Business Analysts Bridge the Business Gap
By Charlie Orosz
Adramatic change is taking place in the way businesses operate, and the business analyst is leading the charge.
The business analyst (or business process analyst) is the vital link between business executives and IT staff, translating business goals into IT requirements and communicating the requirements to IT. That's no small matter. According to research firm Meta Group, "Poor requirements gathering, analysis and management are directly responsible for 70 to 80 percent of project failures."
Until recently, IT requirements typically originated in the IT department. In some companies they still do. When IT is not given clearly defined business expectations, not surprisingly it develops solutions that fail to meet expectations. By improving communication between business stakeholders and developers in IT, the business analyst reduces costs and delays.
Given the benefits they provide, it's no wonder that demand for business process analysts — and business analyst training — is growing. That's just one reason the position is ideal for experienced IT staff who want to retrain. Business analysts are in a position that cannot be outsourced, and they have skills that are transferable to almost any industry.

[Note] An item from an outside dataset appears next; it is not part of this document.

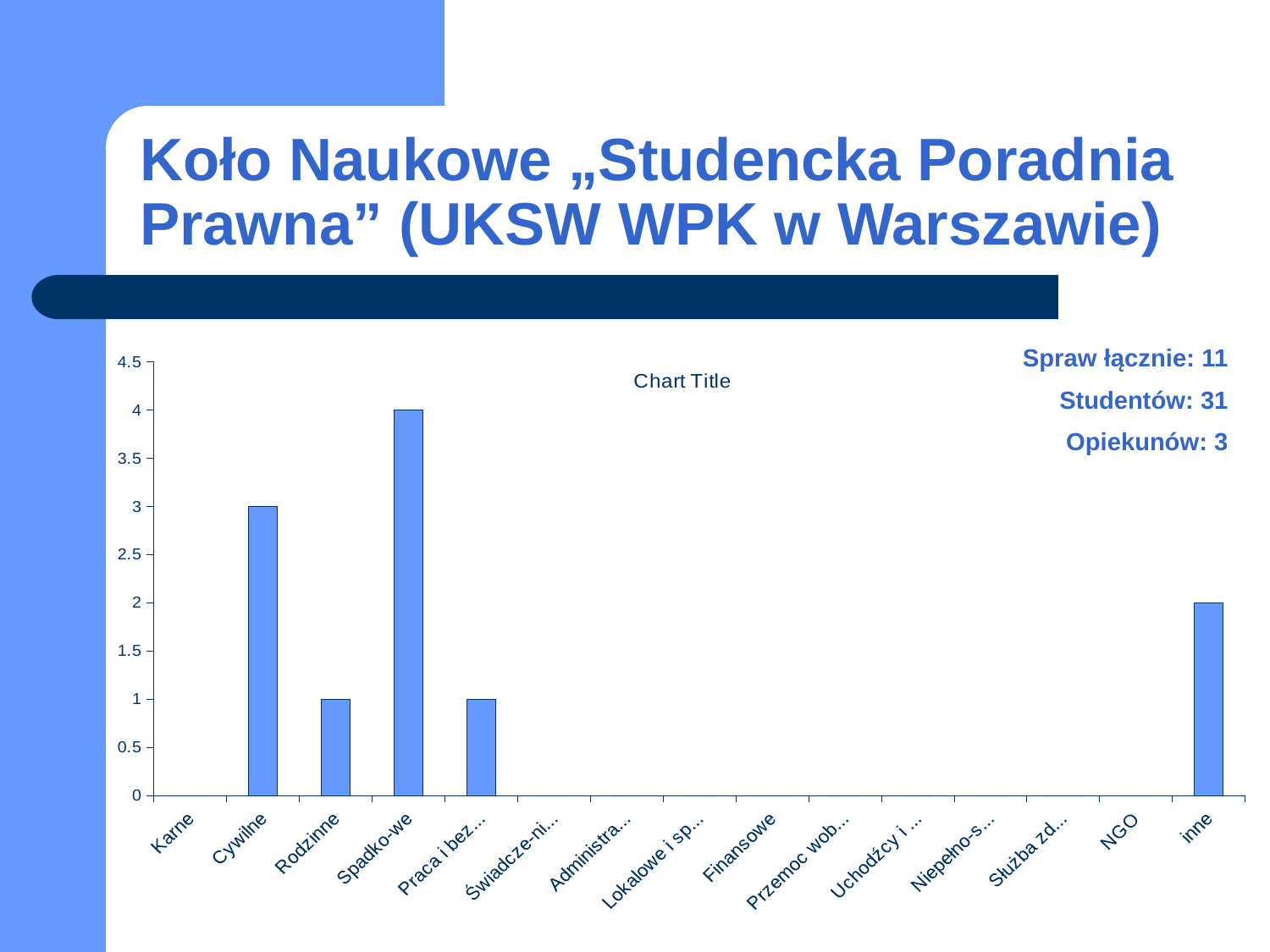
What is the value for Rodzinne? 1 Which is larger, the value for Cywilne or the value for inne? Cywilne What kind of chart is shown on the slide? bar chart Is the value for Spadko-we greater or less than 3.5? greater What is the title of the chart? Chart Title What is the difference between the values for Spadko-we and Cywilne? 1 What is the value for Karne? 0 What is the value for Cywilne? 3 Which category has the highest value? Spadko-we What is the value for inne? 2 How many categories are shown on the x axis? 15 What is the value for Spadko-we? 4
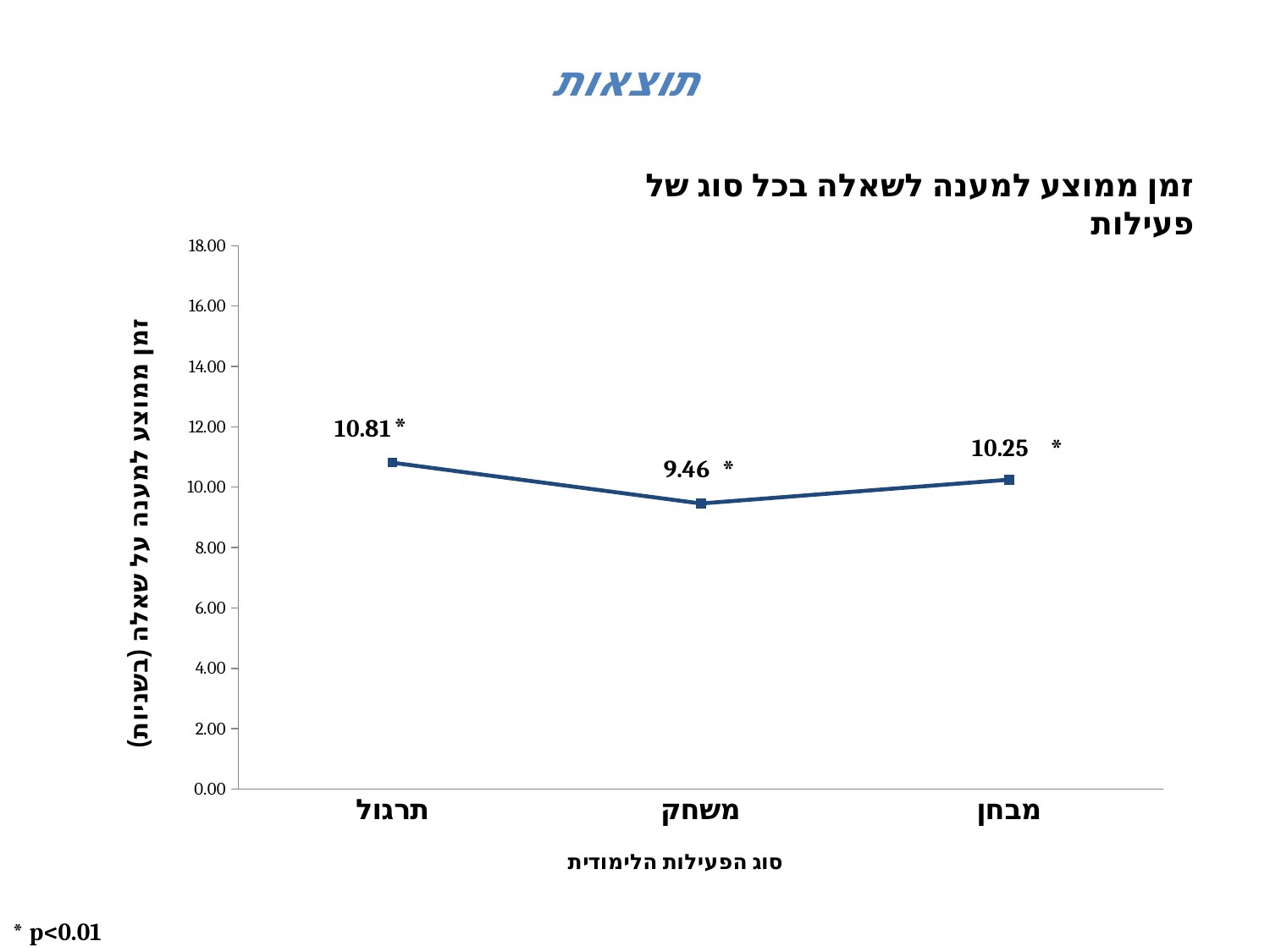
What is the value for משחק? 9.46 Is the value for משחק greater or less than 10.00? less What is the title of the chart? זמן ממוצע למענה לשאלה בכל סוג של פעילות What is the value for מבחן? 10.25 What is the value for תרגול? 10.81 What is the difference between the values for תרגול and משחק? 1.35 Which category has the lowest value? משחק What kind of chart is shown on the slide? line chart What is the difference between the values for תרגול and מבחן? 0.56 Which is larger, the value for מבחן or the value for משחק? מבחן How many categories are shown on the x axis? 3 Which category has the highest value? תרגול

Programmers seeking to expand their roles, quality assurance professionals and IT project managers are among those who often make ideal business analysts.
Is business analyst training right for you? A more in-depth look at what's involved can help you decide.
Define project scope:
The starting point for any business analyst is to define a project's purpose and goals. The business analyst must first document a project's scope, identifying all people or departments involved and any external and system resources needed.
The analyst typically uses many different techniques for gathering information, including a review of existing documentation, interviews, online research, surveys, questionnaires and personal observations. The business analyst must have advanced interviewing skills, including the ability to dig deep with follow-up questions, interview people with different points of view and draw conclusions. Vague business objectives result in vague requirements, which can doom a project.
How requirements are documented and formatted is as important as how they are defined. The business analyst must be able to communicate fluently in two languages — business language and technical language. The analyst typically uses Unified Modeling Language (UML) — the current industry object-orientation standard — to prepare requirements and diagrams.
The business analyst must thoroughly understand business objectives and software functionality to ensure that the identified solution is fully aligned with the needs of the business. The analyst should work directly with the internal team if it has the capabilities to develop the right solution or play a key role in identifying and choosing the right vendor. The business process analyst should also be able to weigh solution costs against expected benefits and build support for implementation.
Assess the solution:
Even after the solution is developed, the business process analyst remains involved, reviewing designs to ensure that they will satisfy requirements. The analyst typically uses structured verification and validation techniques, and use-case scenario testing to ensure results.
Because they bridge the gap between IT managers and business executives, business analysts should remain in constant demand, even when the high-tech job market is soft and jobs are being outsourced.